Мы поселились в доме возле пекарни. Там были две комнаты с кухней. Одну занимали инженер Тусек Сейден с женой, вторую — Михал. У Михала на полу лежали три матраса. Два мать перенесла на Терезину кровать и накрыла периной. Третий, для меня, положила на стол, потому что на полу дуло от окна.
Наутро мать велела мне слезть со стола. Я смотрел, как она снимает матрас и накрывает на стол к завтраку. Когда Михал закончил чистить зубы в кухне, она завязала мне шнурки и отправила мыться. Мыло не желало растворяться в холодной воде. Я добавил кипятку из чайника и болтал в тазу пальцами, чтобы получилась пена. В комнату я вернулся, когда они уже позавтракали. Михал надел темно-синее пальто и сбежал по лестнице вниз.
— Теперь ты, — сказала мать. — С маслом?
— Да.
Она полила ломтики хлеба тонкой блестящей струйкой из бутылки. Я жевал быстро, потому что хлеб промок, и масло капало на тарелку.
— Чаю?
— Только крепкого, — попросил я.
Мать вышла заварить чай. Я услышал стук конфорок и голоса Тусека Сейдена и его жены, уходивших на работу. Я вылизал тарелку и подошел к окну. Подышал на обледеневшее стекло, чтобы поглядеть, выпал ли снег. Около пекарни скандалили. Я открыл окно.
— Нету хлеба, — кричал пекарь в фартуке.
— Так испеки!
— Муки нет.
Вошла мать со стаканом чаю. Поставила стакан на стол и бросилась закрывать окно.
— Сдурел?! — крикнула она. — Выстудишь всю квартиру.
Чай был горячий и горький. Я сунул в рот несколько белых кубиков, потому что горько было до тошноты, и стал пить маленькими глоточками, осторожно, чтобы не выплюнуть сахар, дуя в стакан.
— Сиди прямо, — сказала мать. — Михал говорит, что ты раскачиваешься, как меламед.
Потом она сказала, что уходит и чтоб я сидел дома, потому что погода омерзительная, а у меня слабые легкие. Пригладила перед зеркальцем брови.
Я видел, как она прошла мимо очереди в пекарню и исчезла за углом.

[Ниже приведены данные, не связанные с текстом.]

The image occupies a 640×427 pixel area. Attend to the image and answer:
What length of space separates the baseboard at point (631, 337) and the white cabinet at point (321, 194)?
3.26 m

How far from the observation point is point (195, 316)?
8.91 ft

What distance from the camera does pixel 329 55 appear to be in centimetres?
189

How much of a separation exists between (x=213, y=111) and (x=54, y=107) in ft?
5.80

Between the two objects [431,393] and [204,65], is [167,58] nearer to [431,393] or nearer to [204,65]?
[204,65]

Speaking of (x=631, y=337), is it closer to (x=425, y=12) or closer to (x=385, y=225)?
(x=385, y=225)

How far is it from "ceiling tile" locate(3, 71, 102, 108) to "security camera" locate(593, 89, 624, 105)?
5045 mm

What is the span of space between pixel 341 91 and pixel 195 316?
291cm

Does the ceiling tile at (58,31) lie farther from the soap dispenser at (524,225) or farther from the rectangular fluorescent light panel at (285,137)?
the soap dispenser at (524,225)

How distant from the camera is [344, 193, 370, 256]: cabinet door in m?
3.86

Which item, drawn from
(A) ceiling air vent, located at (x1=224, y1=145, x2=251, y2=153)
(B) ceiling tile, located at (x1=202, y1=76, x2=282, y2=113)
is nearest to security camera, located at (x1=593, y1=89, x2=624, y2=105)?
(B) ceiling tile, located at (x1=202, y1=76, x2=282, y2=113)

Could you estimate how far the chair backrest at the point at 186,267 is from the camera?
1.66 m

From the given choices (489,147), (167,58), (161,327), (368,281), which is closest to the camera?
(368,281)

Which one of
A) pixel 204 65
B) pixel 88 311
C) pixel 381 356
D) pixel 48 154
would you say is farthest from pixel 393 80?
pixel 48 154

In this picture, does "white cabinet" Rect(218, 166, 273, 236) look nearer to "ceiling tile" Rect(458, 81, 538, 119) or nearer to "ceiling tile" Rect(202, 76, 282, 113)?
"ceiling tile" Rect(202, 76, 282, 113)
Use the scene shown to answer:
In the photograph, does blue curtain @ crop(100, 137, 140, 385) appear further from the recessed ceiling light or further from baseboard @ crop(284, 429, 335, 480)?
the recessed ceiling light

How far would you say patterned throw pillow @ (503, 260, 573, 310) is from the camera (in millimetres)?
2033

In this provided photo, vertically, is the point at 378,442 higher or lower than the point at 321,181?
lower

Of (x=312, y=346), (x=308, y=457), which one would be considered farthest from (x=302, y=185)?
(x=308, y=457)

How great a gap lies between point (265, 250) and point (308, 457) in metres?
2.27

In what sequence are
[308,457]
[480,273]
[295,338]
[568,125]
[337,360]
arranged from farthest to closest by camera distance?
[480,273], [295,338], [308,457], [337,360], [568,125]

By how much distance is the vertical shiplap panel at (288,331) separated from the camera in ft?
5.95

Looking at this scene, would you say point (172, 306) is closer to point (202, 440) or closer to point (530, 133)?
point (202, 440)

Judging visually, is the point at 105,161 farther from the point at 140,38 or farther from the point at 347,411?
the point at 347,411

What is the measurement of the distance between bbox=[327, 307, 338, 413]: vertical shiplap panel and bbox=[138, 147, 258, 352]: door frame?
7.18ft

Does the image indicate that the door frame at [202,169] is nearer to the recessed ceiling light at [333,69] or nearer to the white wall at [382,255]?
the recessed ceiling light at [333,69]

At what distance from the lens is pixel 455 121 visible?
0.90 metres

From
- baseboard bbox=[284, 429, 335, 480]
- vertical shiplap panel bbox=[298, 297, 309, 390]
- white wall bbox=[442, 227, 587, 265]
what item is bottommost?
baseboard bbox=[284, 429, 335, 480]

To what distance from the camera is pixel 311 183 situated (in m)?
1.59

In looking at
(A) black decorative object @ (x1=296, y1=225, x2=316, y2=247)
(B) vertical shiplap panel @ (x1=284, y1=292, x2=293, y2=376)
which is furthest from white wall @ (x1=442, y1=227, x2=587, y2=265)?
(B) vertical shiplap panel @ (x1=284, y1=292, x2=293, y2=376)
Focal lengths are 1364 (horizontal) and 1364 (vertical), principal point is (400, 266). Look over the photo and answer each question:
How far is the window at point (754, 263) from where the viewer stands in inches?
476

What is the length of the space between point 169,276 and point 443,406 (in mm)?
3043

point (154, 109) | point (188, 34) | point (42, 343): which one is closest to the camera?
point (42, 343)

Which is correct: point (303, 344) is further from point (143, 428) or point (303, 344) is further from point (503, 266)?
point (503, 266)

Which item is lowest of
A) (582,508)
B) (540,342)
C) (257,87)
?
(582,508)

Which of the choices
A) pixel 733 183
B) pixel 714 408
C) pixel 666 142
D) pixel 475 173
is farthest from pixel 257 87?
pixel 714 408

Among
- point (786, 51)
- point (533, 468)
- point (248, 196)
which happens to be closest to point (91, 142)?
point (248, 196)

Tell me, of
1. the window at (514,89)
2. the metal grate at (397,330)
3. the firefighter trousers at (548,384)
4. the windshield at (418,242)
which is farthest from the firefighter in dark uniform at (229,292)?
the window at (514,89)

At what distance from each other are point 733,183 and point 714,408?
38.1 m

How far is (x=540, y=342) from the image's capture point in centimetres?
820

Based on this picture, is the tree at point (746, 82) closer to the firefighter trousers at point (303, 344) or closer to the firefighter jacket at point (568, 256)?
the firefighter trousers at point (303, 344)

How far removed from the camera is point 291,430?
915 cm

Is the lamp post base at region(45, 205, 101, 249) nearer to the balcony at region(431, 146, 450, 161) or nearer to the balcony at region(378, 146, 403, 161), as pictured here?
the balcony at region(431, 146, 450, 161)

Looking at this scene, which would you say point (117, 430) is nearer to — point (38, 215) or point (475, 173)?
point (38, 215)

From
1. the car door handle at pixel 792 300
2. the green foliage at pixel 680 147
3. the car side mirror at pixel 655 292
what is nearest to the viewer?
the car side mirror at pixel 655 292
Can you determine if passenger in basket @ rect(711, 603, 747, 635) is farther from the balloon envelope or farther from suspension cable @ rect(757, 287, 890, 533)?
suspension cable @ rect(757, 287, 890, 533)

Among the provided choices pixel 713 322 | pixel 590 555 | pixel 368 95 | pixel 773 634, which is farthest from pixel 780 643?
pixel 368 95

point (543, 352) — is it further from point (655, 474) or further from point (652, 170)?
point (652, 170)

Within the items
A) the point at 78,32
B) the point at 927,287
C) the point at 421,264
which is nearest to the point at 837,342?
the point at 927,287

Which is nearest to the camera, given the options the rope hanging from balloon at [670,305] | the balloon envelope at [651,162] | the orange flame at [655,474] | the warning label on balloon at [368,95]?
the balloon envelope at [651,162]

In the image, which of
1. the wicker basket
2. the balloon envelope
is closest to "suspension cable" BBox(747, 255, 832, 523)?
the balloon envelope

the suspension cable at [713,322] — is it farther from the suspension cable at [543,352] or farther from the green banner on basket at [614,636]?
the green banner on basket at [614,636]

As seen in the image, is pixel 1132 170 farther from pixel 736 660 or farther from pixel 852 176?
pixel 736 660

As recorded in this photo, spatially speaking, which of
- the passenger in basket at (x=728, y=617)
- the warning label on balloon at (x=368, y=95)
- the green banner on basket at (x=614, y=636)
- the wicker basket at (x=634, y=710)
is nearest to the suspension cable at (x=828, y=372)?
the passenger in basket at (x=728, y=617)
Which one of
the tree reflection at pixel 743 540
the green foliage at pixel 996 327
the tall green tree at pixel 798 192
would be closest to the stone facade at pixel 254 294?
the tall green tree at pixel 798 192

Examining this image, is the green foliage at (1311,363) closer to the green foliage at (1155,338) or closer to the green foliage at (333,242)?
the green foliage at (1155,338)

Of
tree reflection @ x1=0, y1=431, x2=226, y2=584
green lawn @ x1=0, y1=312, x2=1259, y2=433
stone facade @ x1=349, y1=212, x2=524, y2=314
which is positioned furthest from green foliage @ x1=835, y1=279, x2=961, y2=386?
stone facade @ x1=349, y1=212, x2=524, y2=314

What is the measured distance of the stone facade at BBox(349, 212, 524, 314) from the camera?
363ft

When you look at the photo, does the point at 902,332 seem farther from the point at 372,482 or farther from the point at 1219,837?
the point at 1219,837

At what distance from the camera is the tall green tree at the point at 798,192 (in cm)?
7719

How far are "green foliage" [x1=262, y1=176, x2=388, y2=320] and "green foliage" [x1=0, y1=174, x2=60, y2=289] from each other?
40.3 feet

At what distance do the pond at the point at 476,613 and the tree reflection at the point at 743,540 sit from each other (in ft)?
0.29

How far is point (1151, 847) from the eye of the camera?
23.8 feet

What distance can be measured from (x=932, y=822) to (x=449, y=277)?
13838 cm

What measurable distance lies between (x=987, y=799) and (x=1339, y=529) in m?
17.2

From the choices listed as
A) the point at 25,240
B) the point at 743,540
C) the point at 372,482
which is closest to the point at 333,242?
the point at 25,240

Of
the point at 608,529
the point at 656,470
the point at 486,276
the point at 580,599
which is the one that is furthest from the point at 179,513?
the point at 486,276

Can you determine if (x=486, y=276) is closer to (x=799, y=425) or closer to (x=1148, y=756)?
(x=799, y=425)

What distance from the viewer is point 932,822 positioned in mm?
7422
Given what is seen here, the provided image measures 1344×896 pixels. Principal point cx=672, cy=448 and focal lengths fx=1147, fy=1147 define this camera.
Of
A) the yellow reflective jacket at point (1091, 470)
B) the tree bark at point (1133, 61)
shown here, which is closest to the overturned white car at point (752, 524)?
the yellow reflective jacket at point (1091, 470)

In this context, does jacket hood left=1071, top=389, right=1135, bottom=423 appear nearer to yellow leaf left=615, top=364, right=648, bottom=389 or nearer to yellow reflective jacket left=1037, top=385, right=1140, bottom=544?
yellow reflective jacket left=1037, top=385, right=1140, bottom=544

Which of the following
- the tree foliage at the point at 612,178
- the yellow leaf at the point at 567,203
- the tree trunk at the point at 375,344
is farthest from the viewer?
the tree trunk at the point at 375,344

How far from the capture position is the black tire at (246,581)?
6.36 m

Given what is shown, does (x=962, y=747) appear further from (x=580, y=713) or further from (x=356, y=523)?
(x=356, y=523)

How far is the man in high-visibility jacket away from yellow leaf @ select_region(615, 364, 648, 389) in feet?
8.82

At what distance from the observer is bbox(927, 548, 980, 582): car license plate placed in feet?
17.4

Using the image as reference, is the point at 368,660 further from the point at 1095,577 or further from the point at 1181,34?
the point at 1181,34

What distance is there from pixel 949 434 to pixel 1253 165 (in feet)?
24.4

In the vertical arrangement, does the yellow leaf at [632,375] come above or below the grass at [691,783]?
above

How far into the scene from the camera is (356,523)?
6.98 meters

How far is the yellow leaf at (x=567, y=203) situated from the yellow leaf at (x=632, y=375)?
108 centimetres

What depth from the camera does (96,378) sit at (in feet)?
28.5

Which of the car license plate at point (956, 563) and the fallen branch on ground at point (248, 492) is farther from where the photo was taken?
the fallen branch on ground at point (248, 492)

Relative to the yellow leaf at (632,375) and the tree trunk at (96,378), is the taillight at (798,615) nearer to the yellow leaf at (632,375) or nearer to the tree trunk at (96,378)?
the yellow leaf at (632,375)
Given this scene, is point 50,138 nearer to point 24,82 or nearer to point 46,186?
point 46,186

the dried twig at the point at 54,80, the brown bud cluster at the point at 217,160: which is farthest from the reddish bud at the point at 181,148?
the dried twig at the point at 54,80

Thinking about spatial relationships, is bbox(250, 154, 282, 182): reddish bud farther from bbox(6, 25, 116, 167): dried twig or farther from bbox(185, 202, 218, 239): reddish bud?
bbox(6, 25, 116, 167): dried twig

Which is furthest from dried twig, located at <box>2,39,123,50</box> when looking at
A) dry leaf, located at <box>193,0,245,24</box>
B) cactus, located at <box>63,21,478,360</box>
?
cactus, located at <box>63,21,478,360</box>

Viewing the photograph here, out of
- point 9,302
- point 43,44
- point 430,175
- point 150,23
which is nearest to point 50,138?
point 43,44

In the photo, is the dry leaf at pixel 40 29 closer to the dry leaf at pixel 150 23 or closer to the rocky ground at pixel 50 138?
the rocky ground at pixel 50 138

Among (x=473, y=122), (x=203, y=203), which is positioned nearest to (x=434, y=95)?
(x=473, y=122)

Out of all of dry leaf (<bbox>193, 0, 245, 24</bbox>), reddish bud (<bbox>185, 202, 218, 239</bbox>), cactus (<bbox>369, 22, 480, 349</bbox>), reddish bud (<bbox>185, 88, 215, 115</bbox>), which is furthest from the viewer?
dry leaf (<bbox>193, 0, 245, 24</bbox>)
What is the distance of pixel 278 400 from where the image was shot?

Когда Андя Кац была дома, я читал на полу посреди комнаты; сейчас, оставшись один, залез под кровать. Облизал пальцы, вытер их о штаны и открыл книжку.
Была ночь после битвы с москалями. В усадьбе умирал ксендз Робак, который заслонил графа от залпа русских пехотинцев. У кровати стоял, опершись на меч, старый Ключник. «Соплица Яцек я», — признался умирающий. Ключник схватился за меч.
Когда-то давно кичливый стольник Горешко отказался выдать за Соплицу свою дочку. Яцек бродил вокруг замка Горешки, обдумывая месть. В окнах горели свечи. В залах гремела музыка. Там пировали и веселились, словно издеваясь над Соплицей.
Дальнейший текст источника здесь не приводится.